(READING PASSAGE)
Hallucinogenic History

by

Visionary books are tricky to review because they invent the form in which they land in the world. Such is the case with John Phillip Santos’ The Farthest Home Is in an Empire of Fire: A Tejano Elegy. The book is a memoir, a genealogical inquiry and a speculative inquest of the past—from an imagined future. Put on your space boots: You’re not in Abuelita’s kitchen anymore. Open up the family album, align your maps of the Spanish Conquest, and prepare to dive into the gene pool. With John Phillip Santos as resident lifeguard, you can leave the water wings behind.

Empire is subtitled A Tejano Elegy; perhaps the matter of genre is best left at that. The book reads as a lyrical meditation on the author’s South Texas family origins. Santos pins their provenance among bloodlines that course through a broad genetic diaspora. Imagine a 3-D hologram of your ancestors morphing into each other (better yet, imagine the film running backward), and you begin to approximate the impressionistic effect of Santos’s prose. It turns like a color wheel over all the family faces and places and wars.

Santos’s wash of metaphysics, anecdote and Mexican family history is hard to resolve sequentially until you understand his intention to let those strands arise at once. “For some years,” Santos writes, “I had imagined writing a book that would gather all of the secret true histories of the discovery and conquest of las Américas … perhaps as a way of starting to account for how the families I came from in Texas had come to find themselves written into this strange historical epic.” Some pages later, Santos intensifies his wish to tell the story through a cosmological prism: “This was the anagogic journalism I had imagined,” he writes about television documentaries he produced, “reporting on the world  from the perspective of eternity.”
(End READING PASSAGE)
(MATERIAL PROVIDED)
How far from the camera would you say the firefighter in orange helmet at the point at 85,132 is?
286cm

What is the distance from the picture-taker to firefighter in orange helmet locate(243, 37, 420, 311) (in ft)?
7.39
(End MATERIAL PROVIDED)
• WHAT YOU WILL DO:
1) Quote the "Hallucinogenic History" review word for word, copying everything from "Hallucinogenic History" down to "water wings behind.".
2) Extend the review of John Phillip Santos' Tejano elegy by writing the paragraphs that would come next after its final sentence.

• ACTIVITY ANSWERS:
1)
Hallucinogenic History

by

Visionary books are tricky to review because they invent the form in which they land in the world. Such is the case with John Phillip Santos’ The Farthest Home Is in an Empire of Fire: A Tejano Elegy. The book is a memoir, a genealogical inquiry and a speculative inquest of the past—from an imagined future. Put on your space boots: You’re not in Abuelita’s kitchen anymore. Open up the family album, align your maps of the Spanish Conquest, and prepare to dive into the gene pool. With John Phillip Santos as resident lifeguard, you can leave the water wings behind.

2)
Small wonder that Empires embraces so many fronts as it gathers forward. A compact with eternity struck, the reader follows Santos in and out of lifetimes, colonial archives, family conversations and memoirish recollections that inform a journey to the heart of his mestizo identity. In one inspired section, Santos revisits the family town of Guerrero, flooded by Falcon Reservoir but resurfaced after a drought. Everything about the passage, from ghostly streets to Santos’ encounter with a long-lost relative at an isolated border post, resonates as only the strangest and truest life can. History returns, the literal and metaphorical converge, and the book conjures its secret history. You can sense Empire throwing its voice forward on all frequencies in hopes of crystallizing as many double-exposed moments as it can.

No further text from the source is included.